[Math] Changes in Standard deviation when data value changes

Here are some questions about the standard deviations

How does standard deviation changes if we add or remove some data points from the data? Are there any criteria to check it?
If the mean of the two categories of the data is given and one category of the data points are added with a constant, what will be the change in combined standard deviation?

For example,

Assume we have two class of data sets, Class A and Class B. The following are the given information about the two sets of data.

Class A – Mean = 77, Variance = 32

Class B – Mean = 66, Variance = 148

The combined mean for Class A and B = 67.4

The Combined variance of Class A and B = 163.04

If I add one more data point to class A(For example 65), then what will be the change in the variance/standard deviation of Class A? Also, what will be the change in combined variance?
If I add 3 with all the points of Class A, what will be the change in the combined variance?

Also, I want to know how do we conclude the change will be increasing, decreasing or remains the same by without doing any calculations?

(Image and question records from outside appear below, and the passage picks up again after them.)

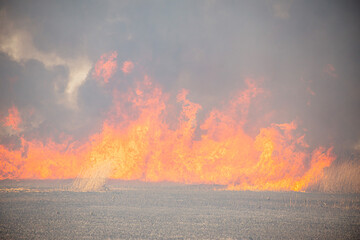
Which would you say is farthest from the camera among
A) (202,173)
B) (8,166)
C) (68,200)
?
(8,166)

Sincere thanks for advance.

If the data being removed are close to the sample mean, then the impact of their absence is smaller, compared with when outliers are removed. For example, if a point that is much higher than the mean than most other data, then removing it tend to reduce the sample mean by a noticeable amount. This is merely qualitatively speaking very roughly as you didn't provide much context.
If I understand your inquiry correctly: adding a constant to all data (within the same sample) doesn't change the standard deviation at all. The shift cancels by definition. Consider new data $x'_i = x_i + \Delta$ for all $i$ , then the new mean $\bar x' = \bar x + \Delta$, and the computation for variance (that gives standard deviation after taking square root) $$\frac1{n-1}\sum(x_i' - \bar x')^2 = \frac1{n-1} \sum \bigl(x_i + \Delta - (\bar x + \Delta) \bigr)^2 = \frac1{n-1}\sum(x_i - \bar x)^2 $$ gives you the same thing.